Impertinentes
Las hazañas de los hombres, sus esfuerzos y preocupaciones, sin tener en cuenta su proporción o intensidad, siempre han exigido encontrar un lugar especial, uno donde liberarse del mundo. Desde antiguo ha sido así, pero hoy es tan meritorio encontrar este lugar singular como los son las empresas que nos obligan a buscarlos. No obstante, por fortuna, existen. Unos escogen algún parque, un árbol especialmente acogedor; otros, el encierro de una habitación. Pero algunos, quizá menos numerosos que los demás pero no por ello menos importantes, acuden a las bibliotecas. ¿Quién no ha sentido paz ante el silencio enmarcado en el paso de las páginas? En las bibliotecas, sin importar su tamaño, vive el silencio. Un silencio distinto que se acompasa con el sonido de bolígrafos de lectores impenitentes que se encierran en mundos de papel. Lectores que llegan, o bien para huir de una realidad terrible, bien para comprenderla o, aún mejor, impulsados por el simple disfrute de compartir algo de su tiempo con autores de otras épocas a veces inimaginablemente lejanas. Real o inventado, el mundo nunca es el mismo cuando se mira desde el banco de una biblioteca.

_Requisitos de la tarea_.
1. Responde estas preguntas sobre el texto acerca de las bibliotecas:
(a) ¿Qué escogen "otros" como lugar para liberarse del mundo?
(b) ¿Qué vive en las bibliotecas, sin importar su tamaño?
(c) ¿Desde dónde el mundo nunca es el mismo cuando se mira?
2. Continúa el texto sobre las bibliotecas a partir de su última oración.

_Datos recopilados_.
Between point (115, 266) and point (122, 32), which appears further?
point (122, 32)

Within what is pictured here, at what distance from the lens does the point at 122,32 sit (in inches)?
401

_En respuesta_.
1.
(a) El encierro de una habitación.
(b) El silencio.
(c) Desde el banco de una biblioteca.

2.
Pero en ese paraíso lleno de pastas duras y blandas, de héroes y villanos, de cuentos y tratados, de fotos antiguas y discursos eruditos, no todo es perfecto. Es este también territorio de fuerzas hostiles que en ocasiones hacen plantearse al descuidado lector si la tortura y el asesinato son malos en sí o esto depende de la victima. A estas potenciales víctimas he decidido llamarles “los impertinentes” que son, por definición, aquellos que perturban los paraísos personales de otros. Al igual que en los parques están, entre otros, los dueños de las mascotas que no recogen lo que estas hacen y, en la discreción de las habitaciones, suele haber algún molesto y bullicioso familiar de carácter demasiado sociable, los lectores, yo entre ellos, tienen a sus impertinentes particulares que por azar o destino son más difíciles de identificar que otro impertinente cualquiera.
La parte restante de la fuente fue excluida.